Dan recently left his lucrative work in advertising to come to America and join Casey Neistat on his daily vlog, 368. The two have been friends for some time, and the latter convinced Dan to drop the comfort he had achieved to embark on a new adventure. Trepidatious at first to come to a place that made him feel “smaller than [he’s] ever felt,” Dan made the move, explaining that it’s not an opportunity but a “f***ing decision.”

“Most people doubted my decision,” he explained in a recent video, thinking he shouldn’t “downgrade” from a commercial director to a “YouTuber.” This is exactly the kind of staid thinking Dan has rebelled against, in surfing all the waves in his way. If he could make social media a positive space, and advertisements a genuine, uplifting experience, why couldn’t he come to New York and make what most describe as a step downward into an impossible leap up.

In their thirty-odd videos thus far, Dan has shown himself to be, among other things—including tired, funny, cute as heck, and an inspirational truth-speaker—someone who truly believes in the power of creativity. One quote in particular has stood out, having been shared mercilessly on social media: “To me,” he said “creativity is the ability to be able to believe in the way in which you see the world so much that you actually create an art form out of it.” Though the answer was given off the cuff, during one of his first days in the city, it eloquently captures just what makes Dan’s work so powerful and, I have to believe, what makes that “fire in his brain,” burn so hard for his filmmaking.

Because Dan believes wholeheartedly that creativity can change the way you see the world, and vice versa, he never stops creating, or urging others to do the same. If you knew that the secret to changing the world was by altering your perspective of it, either through creating that perspective objectively and showing it to others, or watching the objectified creativity of others, wouldn’t you do the same?

“@danmace might be my favorite guy on youtube,” one Twitter user wrote, “….he seems like the nicest, most positive guy.” This is all well and good, and certainly a sentiment many of us who watch Dan on YouTube share, but we can’t forget that this isn’t easy for Dan, and neither will it be easy for us. Positivity doesn’t flow in his veins; he’s been through his fair share of ups, downs, and real-low-downs. He’s not naive, either, wandering the world in his own universe (though he admits he once was). No, he’s a filmmaker who has chosen, through his art—whether it be film, ads, or vlogging—to ride above the negativity that infects many of our shared spaces, portraying a vision of a world bright with possibility and fresh thought. A world, you might say, that he wishes to see.
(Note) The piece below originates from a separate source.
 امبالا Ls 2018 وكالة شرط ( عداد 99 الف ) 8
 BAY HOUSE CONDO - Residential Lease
Dan looked good on the surfboard, riding our fake waves. He says he hasn’t hit the coast in a while, but as we know, he’s always surfing. From the moment he showed up, the man was a ray of sunshine. As he spoke, the crew sat around, barely holding back smiles. Because, unlike many people, Dan doesn’t seem phased by anything. Throw him some dirty rotten facts—i.e. social media is evil, or advertising is deceptive, or even, in our case, you’re going to have to get into a freezing cold kiddy pool in 60 degree weather—and he turns them on their head. All of a sudden, social media is uplifting, advertising is art, and shaking from the cold is as cool as Miles Davis.
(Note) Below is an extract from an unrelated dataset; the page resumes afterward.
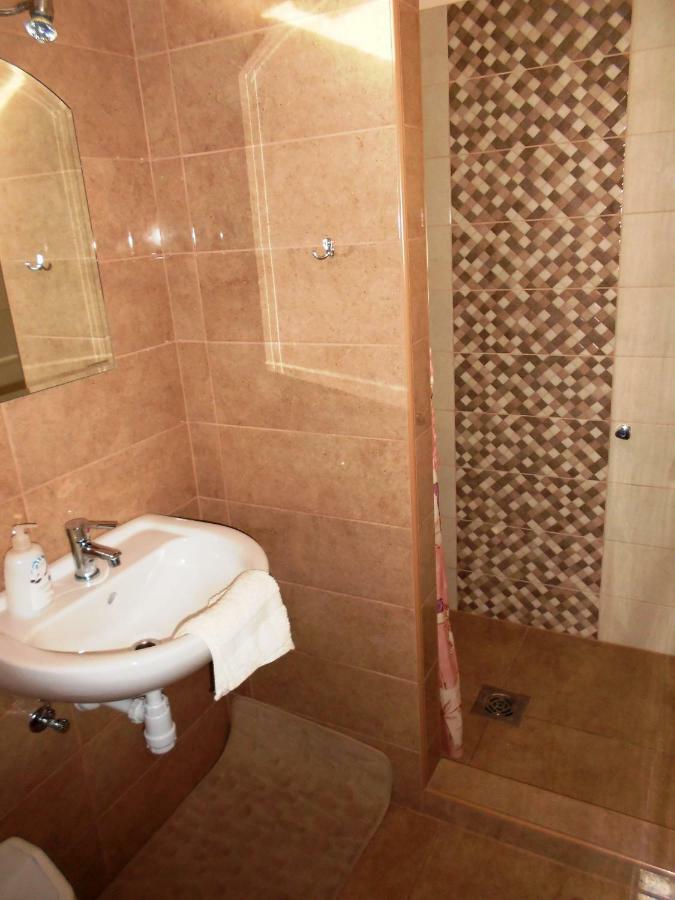 Kurucz Vendégház Hajdúszoboszló Extérieur photo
It’s the tools he carries with him—from a surfboard, to a camcorder, to GoPro, to whatever brand camera he’s using now which we won’t mention because they didn’t pay us for it—that allows him to ride the waves of life, a discomfort to many, and create beauty from them. But even with these tools, more is needed, and Dan has got it; it’s the surfer mindset. Just because something has the power to kill you, and scares everyone else away, doesn’t mean it can’t be made into something beautiful—you just have to look.